Mein Sohn ist Vegetarier, ißt aber auch so gut wie kein Gemüse, Salate ißt er gerne und morgens gibt es immer einen frisch gepreßten Saft (Karotten, Äpfel, Orangen, Ananas, Zitronen, Kiwis usw.) dafür futtert er aber Käse in Massen. Ich hab nun gelesen, daß das Lupine Pulver auch zum Brotbacken genommen werden kann, da ich genau das mache, nämlich Brot selber backen, wäre das doch eine hervorragende Möglichkeit seinen Speicher aufzufüllen, zumal seine Gesichtsfarbe mausgrau ist und seine Konzentration und Lernfähigkeit, genauso auch sein Durchhaltevermögen seit zwei Monaten stetig bergab geht gepaart von Müdigkeit, die sich mit ausreichend Schlaf nicht in den Griff bekommen läßt, im Gegenteil, es ist eher so, daß er aufpaßen muß, daß er nicht ins Koma fällt, also einfach so vom Stuhl kippt. Er ist 21 Jahre alt und steht kurz vor dem Abitur......die Ärzte finden nichts bei ihm.

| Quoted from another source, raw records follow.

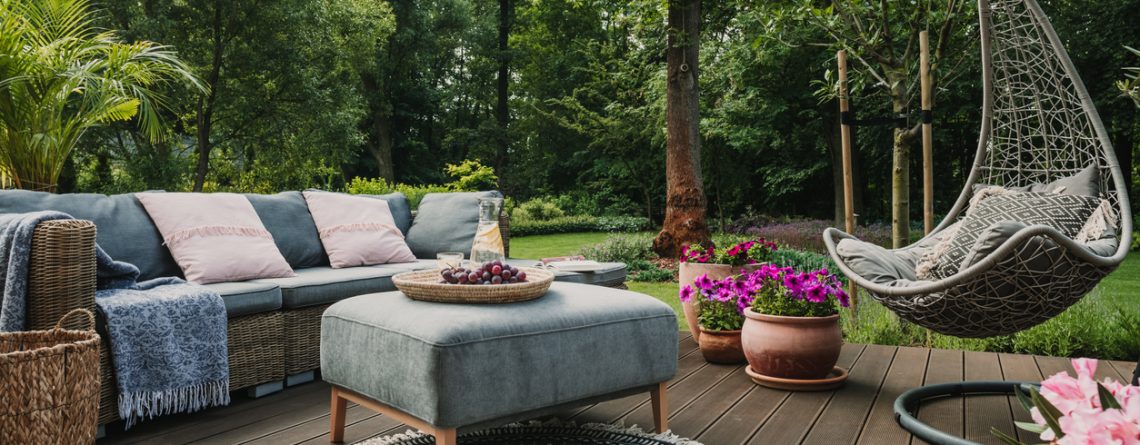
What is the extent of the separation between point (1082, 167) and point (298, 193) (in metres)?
3.61

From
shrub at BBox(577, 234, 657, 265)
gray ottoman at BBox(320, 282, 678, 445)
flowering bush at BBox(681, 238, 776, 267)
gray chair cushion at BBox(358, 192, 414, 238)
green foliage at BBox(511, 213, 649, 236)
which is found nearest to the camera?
gray ottoman at BBox(320, 282, 678, 445)

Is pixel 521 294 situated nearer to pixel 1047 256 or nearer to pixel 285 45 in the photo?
pixel 1047 256

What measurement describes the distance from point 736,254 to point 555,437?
5.30ft

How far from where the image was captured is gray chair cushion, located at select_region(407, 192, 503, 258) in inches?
157

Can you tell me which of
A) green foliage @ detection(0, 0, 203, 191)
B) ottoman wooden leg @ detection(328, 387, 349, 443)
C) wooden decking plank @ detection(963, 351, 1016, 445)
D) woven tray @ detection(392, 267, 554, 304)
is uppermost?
green foliage @ detection(0, 0, 203, 191)

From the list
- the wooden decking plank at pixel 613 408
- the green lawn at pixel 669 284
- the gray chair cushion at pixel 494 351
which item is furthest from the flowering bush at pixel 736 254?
the gray chair cushion at pixel 494 351

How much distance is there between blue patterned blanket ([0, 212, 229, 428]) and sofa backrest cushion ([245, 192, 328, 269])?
76cm

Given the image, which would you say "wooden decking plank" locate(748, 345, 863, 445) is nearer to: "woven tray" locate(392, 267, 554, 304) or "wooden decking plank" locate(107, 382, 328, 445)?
"woven tray" locate(392, 267, 554, 304)

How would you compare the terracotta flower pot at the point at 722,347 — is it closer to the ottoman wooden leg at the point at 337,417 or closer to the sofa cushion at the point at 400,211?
the ottoman wooden leg at the point at 337,417

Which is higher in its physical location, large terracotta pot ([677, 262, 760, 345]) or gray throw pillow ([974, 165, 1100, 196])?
gray throw pillow ([974, 165, 1100, 196])

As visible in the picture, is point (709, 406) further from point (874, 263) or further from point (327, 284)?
point (327, 284)

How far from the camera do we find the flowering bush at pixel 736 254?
11.8ft

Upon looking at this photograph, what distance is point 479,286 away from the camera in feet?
6.84

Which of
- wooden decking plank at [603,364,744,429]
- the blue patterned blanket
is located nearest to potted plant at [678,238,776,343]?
wooden decking plank at [603,364,744,429]
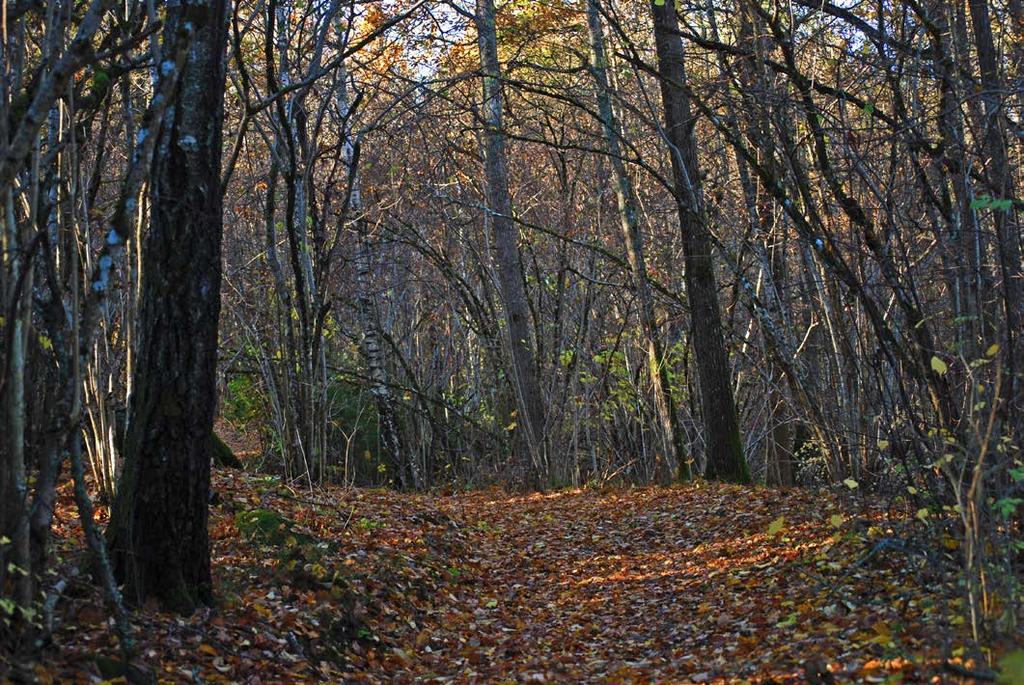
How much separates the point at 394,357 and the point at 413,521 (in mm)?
5904

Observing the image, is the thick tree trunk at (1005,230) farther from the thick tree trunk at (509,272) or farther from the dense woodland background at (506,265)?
the thick tree trunk at (509,272)

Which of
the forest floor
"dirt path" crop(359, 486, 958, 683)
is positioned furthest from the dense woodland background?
"dirt path" crop(359, 486, 958, 683)

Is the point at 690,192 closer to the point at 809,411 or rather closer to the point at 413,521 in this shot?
the point at 809,411

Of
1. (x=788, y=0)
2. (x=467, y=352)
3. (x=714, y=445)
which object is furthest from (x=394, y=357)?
(x=788, y=0)

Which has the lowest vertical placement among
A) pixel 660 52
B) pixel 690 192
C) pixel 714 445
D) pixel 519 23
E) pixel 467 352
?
pixel 714 445

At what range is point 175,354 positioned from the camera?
485 cm

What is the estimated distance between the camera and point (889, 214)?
16.8 feet

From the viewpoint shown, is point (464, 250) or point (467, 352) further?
point (467, 352)

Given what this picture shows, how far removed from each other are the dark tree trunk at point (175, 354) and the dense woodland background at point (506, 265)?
2 centimetres

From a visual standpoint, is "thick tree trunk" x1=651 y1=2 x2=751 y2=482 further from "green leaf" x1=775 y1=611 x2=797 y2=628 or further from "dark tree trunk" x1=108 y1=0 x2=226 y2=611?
"dark tree trunk" x1=108 y1=0 x2=226 y2=611

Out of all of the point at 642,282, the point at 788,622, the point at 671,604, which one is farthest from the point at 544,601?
the point at 642,282

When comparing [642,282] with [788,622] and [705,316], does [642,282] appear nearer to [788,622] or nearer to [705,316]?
[705,316]

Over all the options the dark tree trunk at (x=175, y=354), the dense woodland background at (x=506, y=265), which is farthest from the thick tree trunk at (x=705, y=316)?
the dark tree trunk at (x=175, y=354)

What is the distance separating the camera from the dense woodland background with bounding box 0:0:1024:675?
4.30m
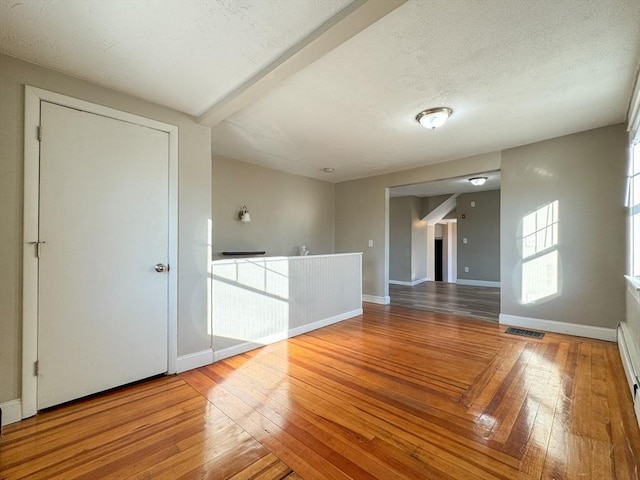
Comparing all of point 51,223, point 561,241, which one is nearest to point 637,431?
point 561,241

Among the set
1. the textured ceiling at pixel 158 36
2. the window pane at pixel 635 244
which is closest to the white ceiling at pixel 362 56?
the textured ceiling at pixel 158 36

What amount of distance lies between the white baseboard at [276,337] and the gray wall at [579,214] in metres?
2.45

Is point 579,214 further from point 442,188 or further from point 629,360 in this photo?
point 442,188

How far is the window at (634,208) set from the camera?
9.14 feet

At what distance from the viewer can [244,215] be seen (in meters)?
4.55

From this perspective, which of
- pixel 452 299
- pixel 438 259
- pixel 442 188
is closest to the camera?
pixel 452 299

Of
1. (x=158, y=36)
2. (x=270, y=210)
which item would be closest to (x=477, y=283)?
(x=270, y=210)

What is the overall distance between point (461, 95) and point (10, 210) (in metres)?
3.53

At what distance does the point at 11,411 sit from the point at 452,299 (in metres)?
6.28

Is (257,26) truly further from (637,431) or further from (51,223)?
(637,431)

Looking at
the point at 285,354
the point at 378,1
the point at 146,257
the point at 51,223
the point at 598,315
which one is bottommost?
the point at 285,354

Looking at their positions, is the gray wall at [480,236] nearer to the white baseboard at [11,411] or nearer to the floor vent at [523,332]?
the floor vent at [523,332]

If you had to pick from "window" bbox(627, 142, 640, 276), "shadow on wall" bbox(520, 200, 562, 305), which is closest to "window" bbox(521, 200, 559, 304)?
"shadow on wall" bbox(520, 200, 562, 305)

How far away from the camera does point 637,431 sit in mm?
1745
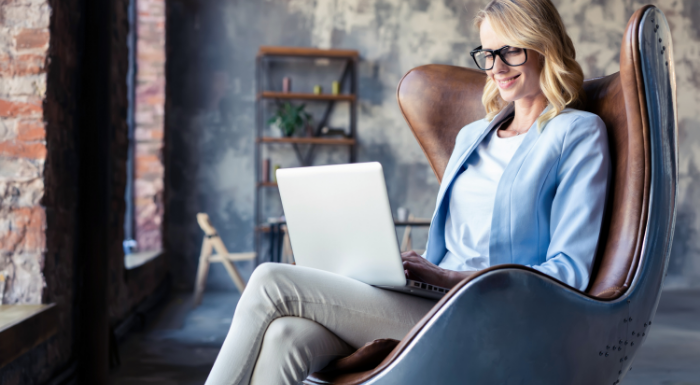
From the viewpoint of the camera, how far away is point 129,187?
14.3ft

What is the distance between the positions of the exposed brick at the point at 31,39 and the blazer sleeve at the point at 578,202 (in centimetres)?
181

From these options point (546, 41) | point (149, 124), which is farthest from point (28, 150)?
point (149, 124)

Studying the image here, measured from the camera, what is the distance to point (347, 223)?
1146 millimetres

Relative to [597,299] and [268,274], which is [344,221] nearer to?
[268,274]

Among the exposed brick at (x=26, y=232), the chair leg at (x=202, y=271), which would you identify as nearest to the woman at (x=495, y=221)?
the exposed brick at (x=26, y=232)

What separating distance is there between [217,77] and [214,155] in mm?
697

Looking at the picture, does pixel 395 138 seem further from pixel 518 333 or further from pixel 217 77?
pixel 518 333

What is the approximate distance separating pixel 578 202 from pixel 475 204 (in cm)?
31

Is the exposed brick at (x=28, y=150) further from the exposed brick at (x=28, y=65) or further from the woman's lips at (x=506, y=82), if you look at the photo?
the woman's lips at (x=506, y=82)

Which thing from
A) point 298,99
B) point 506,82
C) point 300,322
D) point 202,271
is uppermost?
point 298,99

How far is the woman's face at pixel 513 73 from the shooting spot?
4.57ft

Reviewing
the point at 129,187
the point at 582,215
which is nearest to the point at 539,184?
the point at 582,215

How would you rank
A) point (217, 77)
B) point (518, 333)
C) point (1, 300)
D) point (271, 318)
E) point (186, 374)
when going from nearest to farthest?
point (518, 333), point (271, 318), point (1, 300), point (186, 374), point (217, 77)

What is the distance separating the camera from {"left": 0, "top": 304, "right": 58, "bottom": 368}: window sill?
5.38ft
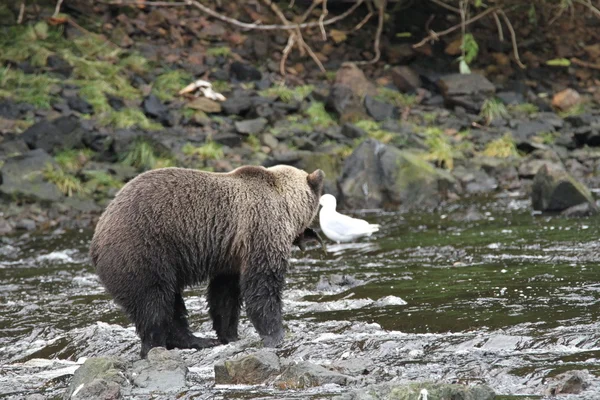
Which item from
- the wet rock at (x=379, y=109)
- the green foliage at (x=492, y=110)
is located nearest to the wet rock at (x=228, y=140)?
the wet rock at (x=379, y=109)

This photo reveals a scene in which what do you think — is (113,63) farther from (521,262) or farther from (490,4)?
(521,262)

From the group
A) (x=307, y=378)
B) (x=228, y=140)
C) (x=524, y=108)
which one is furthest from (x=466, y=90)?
(x=307, y=378)

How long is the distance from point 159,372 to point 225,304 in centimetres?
159

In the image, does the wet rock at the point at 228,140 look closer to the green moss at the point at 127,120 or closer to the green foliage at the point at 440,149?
the green moss at the point at 127,120

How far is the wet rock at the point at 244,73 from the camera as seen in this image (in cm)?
2222

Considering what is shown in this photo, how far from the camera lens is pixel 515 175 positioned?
18.4 metres

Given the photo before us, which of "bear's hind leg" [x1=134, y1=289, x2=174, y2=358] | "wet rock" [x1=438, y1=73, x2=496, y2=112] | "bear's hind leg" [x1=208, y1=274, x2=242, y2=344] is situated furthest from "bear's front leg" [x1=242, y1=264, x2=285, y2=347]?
"wet rock" [x1=438, y1=73, x2=496, y2=112]

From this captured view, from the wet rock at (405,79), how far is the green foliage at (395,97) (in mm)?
200

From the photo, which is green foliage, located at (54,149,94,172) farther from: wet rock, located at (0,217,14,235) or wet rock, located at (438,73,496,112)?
wet rock, located at (438,73,496,112)

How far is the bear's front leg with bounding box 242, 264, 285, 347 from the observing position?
322 inches

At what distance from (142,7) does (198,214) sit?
1728 centimetres

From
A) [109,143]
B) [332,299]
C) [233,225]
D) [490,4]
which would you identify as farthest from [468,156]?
[233,225]

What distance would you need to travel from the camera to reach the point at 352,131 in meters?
19.8

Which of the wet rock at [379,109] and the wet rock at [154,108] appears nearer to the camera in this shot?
the wet rock at [154,108]
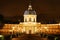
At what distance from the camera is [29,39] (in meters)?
12.2

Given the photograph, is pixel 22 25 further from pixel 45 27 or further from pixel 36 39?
pixel 36 39

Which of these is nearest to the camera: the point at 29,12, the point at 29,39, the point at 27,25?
the point at 29,39

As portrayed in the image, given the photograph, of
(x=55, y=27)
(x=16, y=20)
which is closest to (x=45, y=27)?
(x=55, y=27)

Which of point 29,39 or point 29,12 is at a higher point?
point 29,12

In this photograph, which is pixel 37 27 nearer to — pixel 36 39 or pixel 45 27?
pixel 45 27

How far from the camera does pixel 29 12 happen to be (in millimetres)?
26625

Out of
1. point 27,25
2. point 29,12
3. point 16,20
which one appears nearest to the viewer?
point 27,25

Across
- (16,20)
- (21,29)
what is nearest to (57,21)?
(16,20)

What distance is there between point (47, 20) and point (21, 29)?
7.88 metres

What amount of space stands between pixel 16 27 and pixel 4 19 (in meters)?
5.42

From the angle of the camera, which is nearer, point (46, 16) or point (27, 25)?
point (27, 25)

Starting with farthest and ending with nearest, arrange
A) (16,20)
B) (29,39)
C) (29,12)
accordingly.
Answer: (16,20) → (29,12) → (29,39)

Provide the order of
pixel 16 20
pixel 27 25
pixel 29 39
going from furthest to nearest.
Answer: pixel 16 20, pixel 27 25, pixel 29 39

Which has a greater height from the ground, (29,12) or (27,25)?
(29,12)
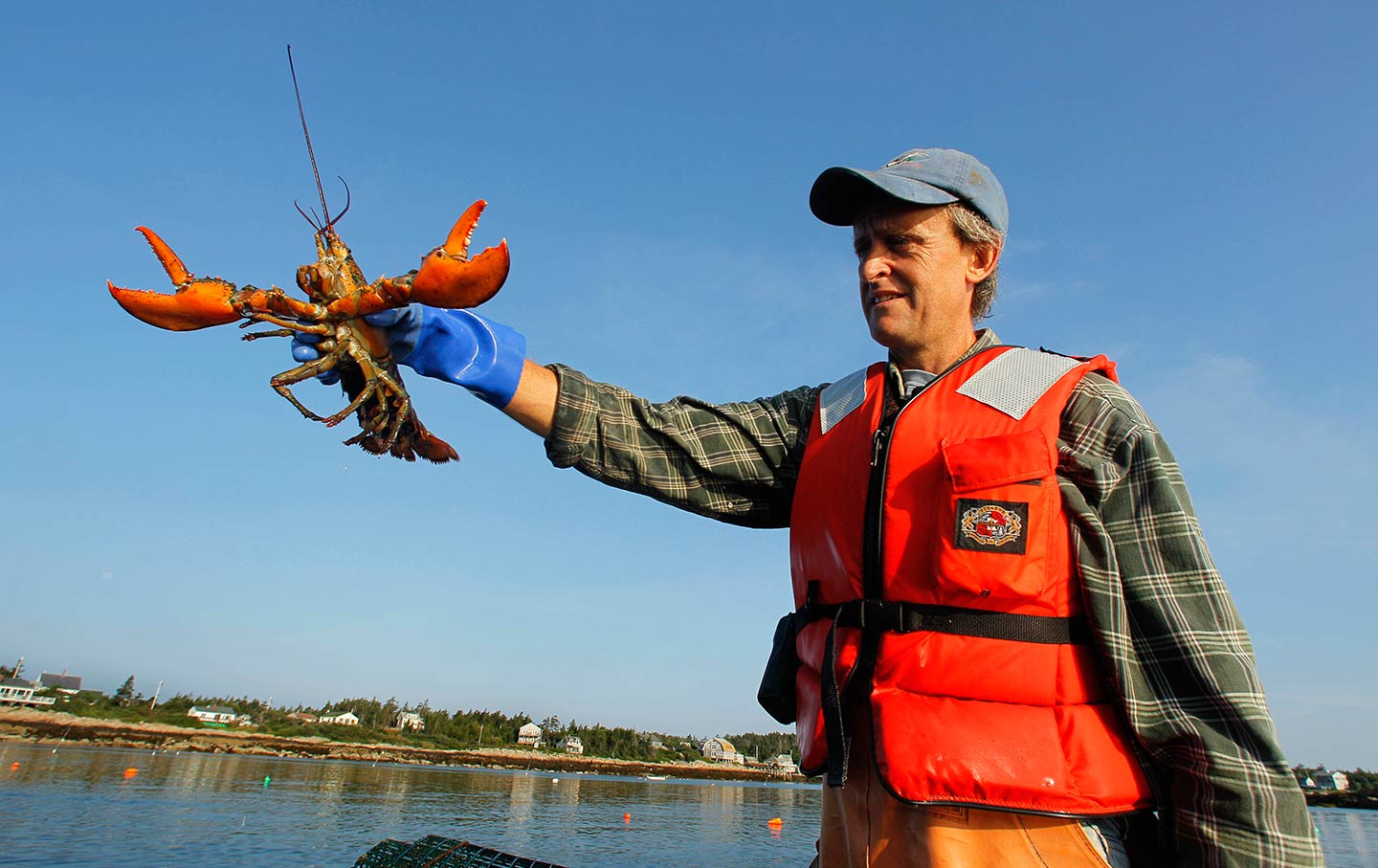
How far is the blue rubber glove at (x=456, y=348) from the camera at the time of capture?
8.11 ft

Vieleicht haben Sie ja noch eine Idee.

Danke für Ihre Antwort

Gabriele Ricken

Zentrum der Gesundheit:

Lupine in QBA-Qualität heißt= kontrolliert biologisch angebaut
Konventionell= konventionell angebaut
Ernst
geschrieben am: Montag, 23. Februar 2009, 21:45
eMail-Adresse hinterlegt
Hallo Frau Paproth,

ist schon eine Weile her ... aber gut. Vielleicht sollte sich ihr Mann einmal mit Carl Lewis beschäftigen. Wenn ihr Mann ins Fitness-Center geht, dann müsste er eigentlich den Leichtathlethen des letzten Jahrtausends kennen, der viele Weltrekorde aufgestellt hat ... und raten Sie mal ... Vegetarier war, genau genommen Veganer. Erklären Sie mal Lewis, dass das unmöglich ist, so zu seinem Eiweiß zu kommen. Entscheidend ist letztendlich die biologische Wertigkeit (als Folge der Kombination mit anderen pflanzlichen Eiweißarten).

Mit freundlichen Grüßen

Ernst R.
Jutta Paproth
geschrieben am: Samstag, 04. August 2007, 21:17
eMail-Adresse hinterlegt
Ich habe mal meine immer noch nicht ganz geklärte Frage des Komsums bei extremen Sportlern die ja auch vermehrt Eiweiss brauchen. mein Mann glaubt nicht daran das er alle Aminosäuren die er braucht anders zu bekommen als durch sein Eiweiss. Er fährt Mountinbike und geht 3 mal die Woche ins Fitnesstudio.
Ich müsste da schon genauer wissen, wie ich das langsam elemenieren kann. Quark ist er ja auch noch, wenn auch schon viel weniger.